*DIRECTIONS FOR THIS TASK*:
Rewrite the listing below, replacing "palm-like plant" with "fern" wherever it occurs and leaving everything else unchanged.

Spatial question listing:
-----

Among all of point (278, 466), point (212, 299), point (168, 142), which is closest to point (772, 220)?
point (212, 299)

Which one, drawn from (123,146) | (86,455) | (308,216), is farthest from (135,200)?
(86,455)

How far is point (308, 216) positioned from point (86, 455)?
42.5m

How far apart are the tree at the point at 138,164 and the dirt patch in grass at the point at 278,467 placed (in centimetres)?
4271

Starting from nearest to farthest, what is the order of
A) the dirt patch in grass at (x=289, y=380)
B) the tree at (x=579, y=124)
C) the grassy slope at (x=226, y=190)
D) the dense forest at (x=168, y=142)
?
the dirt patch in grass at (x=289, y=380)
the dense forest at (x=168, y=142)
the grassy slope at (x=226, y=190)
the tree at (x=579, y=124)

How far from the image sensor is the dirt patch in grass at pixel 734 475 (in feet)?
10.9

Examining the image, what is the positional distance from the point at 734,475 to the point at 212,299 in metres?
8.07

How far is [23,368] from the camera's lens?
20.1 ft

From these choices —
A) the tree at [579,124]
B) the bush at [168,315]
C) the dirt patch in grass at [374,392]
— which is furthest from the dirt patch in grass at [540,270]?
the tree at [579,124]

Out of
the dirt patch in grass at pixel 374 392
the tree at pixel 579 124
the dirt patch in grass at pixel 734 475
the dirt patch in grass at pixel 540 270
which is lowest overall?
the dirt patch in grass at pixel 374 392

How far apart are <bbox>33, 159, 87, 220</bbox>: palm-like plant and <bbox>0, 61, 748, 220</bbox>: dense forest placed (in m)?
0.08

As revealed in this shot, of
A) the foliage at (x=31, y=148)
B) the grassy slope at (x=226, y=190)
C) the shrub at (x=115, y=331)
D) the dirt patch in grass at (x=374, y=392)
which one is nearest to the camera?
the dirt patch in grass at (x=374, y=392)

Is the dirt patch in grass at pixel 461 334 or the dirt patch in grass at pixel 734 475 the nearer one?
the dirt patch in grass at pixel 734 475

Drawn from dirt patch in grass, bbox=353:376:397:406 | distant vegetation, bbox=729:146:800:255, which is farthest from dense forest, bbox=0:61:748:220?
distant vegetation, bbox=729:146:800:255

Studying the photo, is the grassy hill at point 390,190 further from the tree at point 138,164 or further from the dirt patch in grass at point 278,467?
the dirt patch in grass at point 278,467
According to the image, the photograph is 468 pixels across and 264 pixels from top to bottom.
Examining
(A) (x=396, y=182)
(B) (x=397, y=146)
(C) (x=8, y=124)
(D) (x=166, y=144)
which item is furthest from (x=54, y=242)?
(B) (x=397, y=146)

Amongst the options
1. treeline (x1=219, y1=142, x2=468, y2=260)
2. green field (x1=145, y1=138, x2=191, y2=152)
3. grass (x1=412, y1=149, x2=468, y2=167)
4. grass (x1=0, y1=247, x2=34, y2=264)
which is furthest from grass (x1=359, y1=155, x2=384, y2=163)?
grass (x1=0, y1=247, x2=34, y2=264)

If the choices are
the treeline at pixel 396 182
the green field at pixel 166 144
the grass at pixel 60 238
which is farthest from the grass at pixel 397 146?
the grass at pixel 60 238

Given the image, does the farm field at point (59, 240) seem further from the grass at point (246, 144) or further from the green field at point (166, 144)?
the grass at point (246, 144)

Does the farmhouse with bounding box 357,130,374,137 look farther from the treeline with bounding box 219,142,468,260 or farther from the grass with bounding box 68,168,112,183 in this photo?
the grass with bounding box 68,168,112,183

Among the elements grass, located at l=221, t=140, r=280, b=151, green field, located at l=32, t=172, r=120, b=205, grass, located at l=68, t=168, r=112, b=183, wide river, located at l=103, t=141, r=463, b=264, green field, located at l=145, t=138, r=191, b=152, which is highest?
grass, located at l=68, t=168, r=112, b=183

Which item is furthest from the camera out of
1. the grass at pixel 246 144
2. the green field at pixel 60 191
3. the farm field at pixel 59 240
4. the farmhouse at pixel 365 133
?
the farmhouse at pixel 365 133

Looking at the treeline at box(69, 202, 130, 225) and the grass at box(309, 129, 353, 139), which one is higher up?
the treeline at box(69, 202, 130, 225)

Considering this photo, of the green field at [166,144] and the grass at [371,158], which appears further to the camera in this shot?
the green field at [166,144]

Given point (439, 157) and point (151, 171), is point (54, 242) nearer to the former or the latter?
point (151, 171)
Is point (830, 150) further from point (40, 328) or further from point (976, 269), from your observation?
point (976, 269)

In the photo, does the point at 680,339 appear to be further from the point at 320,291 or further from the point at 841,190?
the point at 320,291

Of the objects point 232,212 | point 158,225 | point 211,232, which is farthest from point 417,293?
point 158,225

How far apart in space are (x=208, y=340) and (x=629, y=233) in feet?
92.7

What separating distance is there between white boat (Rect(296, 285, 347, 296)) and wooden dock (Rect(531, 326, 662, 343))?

-----

*TASK ANSWER*:
Among all of point (278, 466), point (212, 299), point (168, 142), which is closest to point (772, 220)?
point (212, 299)

Which one, drawn from (123,146) | (86,455) | (308,216), is farthest from (135,200)?
(86,455)

How far is point (308, 216) positioned from point (86, 455)?
42.5m

How far apart are the tree at the point at 138,164 and the dirt patch in grass at the point at 278,467 placed (in centimetres)?
4271

Starting from nearest to farthest, what is the order of
A) the dirt patch in grass at (x=289, y=380)
B) the tree at (x=579, y=124)
C) the grassy slope at (x=226, y=190)
D) the dense forest at (x=168, y=142)
?
the dirt patch in grass at (x=289, y=380)
the dense forest at (x=168, y=142)
the grassy slope at (x=226, y=190)
the tree at (x=579, y=124)

How far from the image sensor is the dirt patch in grass at pixel 734 475 (in feet)?
10.9

Examining the image, what is the positional distance from the point at 734,475 to the point at 212,299 in metres?
8.07

How far is [23,368] from the camera's lens?
20.1 ft

From these choices —
A) the tree at [579,124]
B) the bush at [168,315]
C) the dirt patch in grass at [374,392]
— which is furthest from the dirt patch in grass at [540,270]?
the tree at [579,124]

Out of
the dirt patch in grass at pixel 374 392
the tree at pixel 579 124
the dirt patch in grass at pixel 734 475
the dirt patch in grass at pixel 540 270
which is lowest overall?
the dirt patch in grass at pixel 374 392

How far apart are <bbox>33, 159, 87, 220</bbox>: fern and <bbox>0, 61, 748, 220</bbox>: dense forest placed (in m)?
0.08

As revealed in this shot, of
A) the foliage at (x=31, y=148)
B) the grassy slope at (x=226, y=190)
C) the shrub at (x=115, y=331)
D) the dirt patch in grass at (x=374, y=392)
which one is nearest to the camera?
the dirt patch in grass at (x=374, y=392)

Is the dirt patch in grass at pixel 461 334 or the dirt patch in grass at pixel 734 475 the nearer one?
the dirt patch in grass at pixel 734 475

Drawn from dirt patch in grass, bbox=353:376:397:406 | distant vegetation, bbox=729:146:800:255, which is farthest from dense forest, bbox=0:61:748:220?
distant vegetation, bbox=729:146:800:255

Studying the photo, is the grassy hill at point 390,190 further from the tree at point 138,164 or further from the dirt patch in grass at point 278,467?
the dirt patch in grass at point 278,467
According to the image, the photograph is 468 pixels across and 264 pixels from top to bottom.
Examining
(A) (x=396, y=182)
(B) (x=397, y=146)
(C) (x=8, y=124)
(D) (x=166, y=144)
which item is furthest from (x=54, y=242)?
(B) (x=397, y=146)

Amongst the options
1. treeline (x1=219, y1=142, x2=468, y2=260)
2. green field (x1=145, y1=138, x2=191, y2=152)
3. grass (x1=412, y1=149, x2=468, y2=167)
4. grass (x1=0, y1=247, x2=34, y2=264)
which is furthest from grass (x1=359, y1=155, x2=384, y2=163)?
grass (x1=0, y1=247, x2=34, y2=264)

If the choices are
the treeline at pixel 396 182
the green field at pixel 166 144
the grass at pixel 60 238
which is farthest from the grass at pixel 397 146?
the grass at pixel 60 238

Given the image, does the farm field at point (59, 240) seem further from the grass at point (246, 144) or further from the green field at point (166, 144)?
the grass at point (246, 144)

Does the farmhouse with bounding box 357,130,374,137 look farther from the treeline with bounding box 219,142,468,260 or farther from the grass with bounding box 68,168,112,183 in this photo?
the grass with bounding box 68,168,112,183

Among the elements grass, located at l=221, t=140, r=280, b=151, green field, located at l=32, t=172, r=120, b=205, grass, located at l=68, t=168, r=112, b=183, wide river, located at l=103, t=141, r=463, b=264, green field, located at l=145, t=138, r=191, b=152, which is highest?
grass, located at l=68, t=168, r=112, b=183

Which item is furthest from the camera out of
1. the grass at pixel 246 144
2. the green field at pixel 60 191
3. the farm field at pixel 59 240
4. the farmhouse at pixel 365 133
?
the farmhouse at pixel 365 133

Looking at the treeline at box(69, 202, 130, 225) and the grass at box(309, 129, 353, 139), which one is higher up?
the treeline at box(69, 202, 130, 225)

Considering this photo, of the green field at [166,144] and the grass at [371,158], which appears further to the camera in this shot?
the green field at [166,144]

Given point (439, 157) and point (151, 171), is point (54, 242) nearer to the former or the latter?
point (151, 171)
Is point (830, 150) further from point (40, 328) or further from point (976, 269), from your observation?
point (976, 269)

In the photo, does the point at 680,339 appear to be further from the point at 320,291 or further from the point at 841,190?
the point at 320,291

Of the objects point 232,212 | point 158,225 | point 211,232, which is farthest from point 417,293?
point 158,225

How far apart in space are (x=208, y=340) and (x=629, y=233) in feet?
92.7

What separating distance is there between white boat (Rect(296, 285, 347, 296)) and wooden dock (Rect(531, 326, 662, 343))?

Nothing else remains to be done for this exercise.